Bebe Rexha is a UK size 12 (a US size 8), which by all accounts and purposes puts her in the venerated category of body shapes (you know, lithe, proportionally curvaceous - the Love Island effect) but apparently fashion designers still think she's too fat to dress for the Grammys. Yep... we're at a similar level of wtf over here.
Before we get to the many, many things we have to say about designers referring to a size 12 as 'too big', the basics of this story are this: in a video posted to her Instagram yesterday afternoon Rexha begins by explaining 'So I finally get nominated at the Grammys and it's the coolest thing ever.' and goes on to say that as celebrities are usually made custom dresses to walk the red carpet in, her team contacted a lot of designers to see who would be interested in dressing her. But a lot of them didn't want to dress Rexha because she was larger than their sample sizes 'literally I'm too big.' she fumes. ''If a size 6/8 is too big I don’t know what to tell you, I don’t want to wear your fucking dresses, because that’s crazy.' we hear you Bebe.
Rexha isn't the first celebrity to call out designers for their red-carpet dressing politics, but she is the first perhaps to be so shockingly not anywhere near larger than what a sample size should be. A fashion sample size is anything from a 4-8 with the UK national average dress size being well above this margin at a 16. That means that theoretically the majority of us would never be able to fit into a sample size, but one of the most underhanded ways designers tacitly prevent their designs being modelled by different body shapes is by enforcing it when dressing celebrities for awards.
A range of high profile influencers and celebrities have been whistleblowing this recently. Following the Golden Globes, body positivity influencer and model Tess Holliday, who pioneered the effyourbeautystandardsmovement, wrote about her own experience of trying to find a size 22/23 dress to wear to the Golden Globes.
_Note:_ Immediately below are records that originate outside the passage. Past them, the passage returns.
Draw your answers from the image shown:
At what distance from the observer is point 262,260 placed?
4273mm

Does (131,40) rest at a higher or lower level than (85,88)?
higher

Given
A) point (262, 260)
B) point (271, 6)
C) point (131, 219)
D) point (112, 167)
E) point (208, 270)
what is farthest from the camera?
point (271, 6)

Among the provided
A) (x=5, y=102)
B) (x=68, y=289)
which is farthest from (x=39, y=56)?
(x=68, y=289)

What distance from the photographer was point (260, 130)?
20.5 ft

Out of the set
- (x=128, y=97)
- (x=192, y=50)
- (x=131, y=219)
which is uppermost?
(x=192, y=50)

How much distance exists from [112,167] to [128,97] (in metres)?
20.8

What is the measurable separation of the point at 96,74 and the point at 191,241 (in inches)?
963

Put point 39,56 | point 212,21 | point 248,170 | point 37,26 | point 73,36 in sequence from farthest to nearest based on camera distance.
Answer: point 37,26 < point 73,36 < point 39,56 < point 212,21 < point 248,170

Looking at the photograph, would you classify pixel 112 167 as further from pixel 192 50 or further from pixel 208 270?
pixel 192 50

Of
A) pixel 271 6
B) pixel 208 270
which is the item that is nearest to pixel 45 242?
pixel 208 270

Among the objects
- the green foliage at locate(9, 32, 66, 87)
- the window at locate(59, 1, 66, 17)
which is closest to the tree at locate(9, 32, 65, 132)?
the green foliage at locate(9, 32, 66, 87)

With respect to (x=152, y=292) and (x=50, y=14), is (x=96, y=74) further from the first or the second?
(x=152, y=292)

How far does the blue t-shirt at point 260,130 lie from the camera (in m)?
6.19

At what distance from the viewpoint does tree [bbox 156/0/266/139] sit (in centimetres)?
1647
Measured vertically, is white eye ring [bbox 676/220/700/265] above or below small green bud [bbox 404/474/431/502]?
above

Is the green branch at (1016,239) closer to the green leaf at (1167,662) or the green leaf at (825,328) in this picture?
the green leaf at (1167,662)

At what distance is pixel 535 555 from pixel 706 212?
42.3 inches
In the Instagram post, Holliday explains how her stylist trawled shops for two days trying to find an evening gown that would cater to Tess’s size. There were hardly any high-end options either and she eventually opting for a $200 sequined dress by 14+ brand Eloquii which landed her on the best-dressed list.
'Next time' Tess vowed in her post, which was liked by over 130,000 people 'I’m showing up naked if designers don’t step it up. I’m not playing in 2019.'
Other celebrities like Ashley Graham have also spoken out about the tyranny of fashion politics in dressing celebrities for events. Graham skipped the 2016 Met Gala because she couldn't find a designer that would cater to her figure, stating in an interview with New York Magazine that 'I couldn’t get a designer to dress me.' In 2017 she did attend, dressed by H&M and peaking the best-dressed charts, which should speak volumes about the demand to see designers working with a broader and more inclusive range of bodies.
But it seems that the tokenistic efforts (like putting a size 12 model on your catwalk - radical?) from some designers simply aren't following through when it comes to actually catering to more diverse body types. When Vogue made Graham their cover star in the January 2017 edition, Alexandra Shulman made the revelation in her editor’s letter that some brands “flatly refused to lend” clothes for Ashley Graham’s shoot.
Bebe Rexha’s Instagram post pinpoints what is so ridiculous about the politics of dressing celebrities for events. Even though she is a healthy and fit size and a successful woman - the fact that she's 'too big' for designers demonstrates how damagingly restrictive these categories still are. I'm in the remit of people who watch these awards and admire the same designers who rejected a size 12 as being too large. If these are the same designers are insisting that any body above a size 8 is unfashionable, then they're already excluding the vast majority of the population from their designs. We're all in agreement with you Bebe: they can F*ck off.